前記二重特異性抗体は、ヒト化抗体である、請求項１〜５のいずれか１項に記載の患者の急性血栓性障害を治療または予防するための医薬品。
急性血栓性障害に起因する脳病変を治療または予防するための請求項１〜６のいずれか１項に記載の医薬品。
前記急性血栓性障害は、急性末梢動脈閉塞、中大脳動脈閉塞（ＭＣＡＯ）、および深部静脈血栓塞栓症、肺塞栓症などの血栓塞栓症からなる群から選択される、請求項１〜７のいずれか１項に記載の患者の急性血栓性障害を治療または予防するための医薬品。
ｔＰＡ（組織プラスミノーゲン活性化因子）をさらに含む、請求項１〜８のいずれか１項に記載の患者の急性血栓性障害を治療または予防するための医薬品。
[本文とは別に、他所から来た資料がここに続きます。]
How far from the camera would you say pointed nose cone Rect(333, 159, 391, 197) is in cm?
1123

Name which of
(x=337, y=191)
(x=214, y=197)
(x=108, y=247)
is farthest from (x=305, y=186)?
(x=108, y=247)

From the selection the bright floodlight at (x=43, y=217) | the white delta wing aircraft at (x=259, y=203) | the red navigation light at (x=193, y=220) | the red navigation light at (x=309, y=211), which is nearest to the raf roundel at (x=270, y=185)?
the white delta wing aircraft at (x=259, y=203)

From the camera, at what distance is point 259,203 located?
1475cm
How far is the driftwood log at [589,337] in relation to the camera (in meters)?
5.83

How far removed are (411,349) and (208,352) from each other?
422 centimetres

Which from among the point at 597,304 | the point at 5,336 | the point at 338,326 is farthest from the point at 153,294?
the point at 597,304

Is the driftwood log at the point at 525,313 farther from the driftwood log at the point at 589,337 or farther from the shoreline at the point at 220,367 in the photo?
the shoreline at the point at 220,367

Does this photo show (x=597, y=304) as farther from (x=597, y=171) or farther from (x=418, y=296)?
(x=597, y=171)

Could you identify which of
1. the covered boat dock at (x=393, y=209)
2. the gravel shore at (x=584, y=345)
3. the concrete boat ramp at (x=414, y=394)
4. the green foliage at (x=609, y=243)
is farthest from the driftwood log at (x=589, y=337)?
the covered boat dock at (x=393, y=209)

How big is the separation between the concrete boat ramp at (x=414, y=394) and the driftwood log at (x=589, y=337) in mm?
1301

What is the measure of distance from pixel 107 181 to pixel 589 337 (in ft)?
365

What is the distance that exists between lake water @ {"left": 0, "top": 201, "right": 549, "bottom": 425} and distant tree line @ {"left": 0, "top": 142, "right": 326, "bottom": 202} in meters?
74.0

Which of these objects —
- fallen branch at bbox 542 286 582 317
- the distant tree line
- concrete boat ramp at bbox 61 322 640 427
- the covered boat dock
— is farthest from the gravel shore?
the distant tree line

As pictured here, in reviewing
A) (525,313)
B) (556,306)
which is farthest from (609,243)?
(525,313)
前記治療または予防は、前記二重特異性抗体の投与前、投与中または投与後に、ｔＰＡの投与なしで行われる、請求項１〜８のいずれか１項に記載の患者の急性血栓性障害を治療または予防するための医薬品。
前記急性血栓障害は、血小板豊富な凝血塊の出現によって特徴付けられる、請求項１〜１０のいずれか１項に記載の患者の急性血栓性障害を治療または予防するための医薬品。